» **Given passage**
○ ○ ○ ○ ○ ○ ○

Worse Sensibility: "This is not an anxiety attack. You don't have those. You're not allowed to."

Inquisitive Middle Ground with Ironic Undertones: "Do you have those? And who is allowed to? Is crying on the snowbank and entirely losing your breath and feeling not only the weight of your own emotions as a burden, but also being unable to properly express your feelings of inadequacy to the people who care about you and consequently employing a cascade of arguments to convince yourself that everyone who says they care about you and acts like they care about you is just pretending a diagnosable characteristic of anything? Or are you just being a bit dramatic?"

Better Sensibility: "These are questions for Google--What are the characteristics of an anxiety attack?--or therapy, should you choose return--Am I making all of this up?-- not questions to be asking yourself on a treacherous mountain slope where if you lost your balance, you could fall and hurdle to your untimely demise."


And so I pressed on! Perhaps not even of my own accord or on account of my better sensibility, but to satisfy a primal desire to avoid falling to my demise and the unbearable weight that would accompany not only the idea of being a burden but being a burden incapable of simply "being there." I wiped hot tears from my cheeks and thanked the Lord in heaven that I wore my sunglasses that day. Even if I couldn't muster the strength to peak the mountain solely by my own motivation, I could always convince everyone I had by boasting about it on social media in the following days. And that I happily did.

○ ○ ○ ○ ○ ○ ○

[Dataset records]
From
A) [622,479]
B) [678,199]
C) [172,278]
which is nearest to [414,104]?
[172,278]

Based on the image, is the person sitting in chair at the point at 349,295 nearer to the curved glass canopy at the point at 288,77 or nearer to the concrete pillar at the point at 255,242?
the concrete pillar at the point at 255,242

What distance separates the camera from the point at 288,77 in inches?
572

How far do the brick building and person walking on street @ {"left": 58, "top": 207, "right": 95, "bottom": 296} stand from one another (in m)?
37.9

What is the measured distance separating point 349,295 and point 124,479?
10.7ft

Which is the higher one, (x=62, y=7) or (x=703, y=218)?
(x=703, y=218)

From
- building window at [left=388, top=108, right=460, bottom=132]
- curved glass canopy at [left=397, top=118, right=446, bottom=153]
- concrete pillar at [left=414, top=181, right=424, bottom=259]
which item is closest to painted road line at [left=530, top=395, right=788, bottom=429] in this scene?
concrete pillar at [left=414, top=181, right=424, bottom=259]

○ ○ ○ ○ ○ ○ ○

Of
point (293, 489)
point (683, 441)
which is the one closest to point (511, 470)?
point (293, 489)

○ ○ ○ ○ ○ ○ ○

» **What you need to do**
**1.** Name each inner voice that speaks in the passage about the mountain climb, using the label the text gives it.
**2.** Answer these from the passage about the mountain climb:
(a) According to Better Sensibility, where should the questions be asked instead of on the mountain?
(b) What did the narrator wipe from their cheeks?
(c) What was the narrator grateful to have worn that day?
**3.** Pick up the passage about the mountain climb after its last sentence and keep writing it.
You can do everything here without the records.

» **Per-task outputs**
**1.**
Worse Sensibility
Inquisitive Middle Ground with Ironic Undertones
Better Sensibility

**2.**
(a) Google or therapy
(b) Hot tears
(c) Sunglasses

**3.**
Upon reaching the intended destination--the halfway point of the journey, the peak, the summit--I spent my treasured ten minutes of self-reflection and acknowledgement of sublimity before our descent observing my companions and validating my own quasi-success with photographic evidence.


And I wonder.


Is a mountain a man? Jagged peaks a chiseled jaw, tough switchbacks an intimidating disposition, towering cliffs and far-reaching limbs the arms and legs to hold him. And stubbornness his trait, for mountains cannot be moved, pulled, swayed, or manipulated. And mountains are not easy-going, for mountains do not go.


Yet, what does a mountain do but sit and revel, exist in the inhales and exhales of a windswept world, branded and named and simplified. Peaks conquered and rough terrain corralled by man into something more manageable, appreciated, or easily trodden. Caressed, even, by his gentle footprints.

I couldn't help but notice the colorful little wildflowers that sprouted up in the green patches between rocks, presiding over hikers, birds, and bugs from the highest perches.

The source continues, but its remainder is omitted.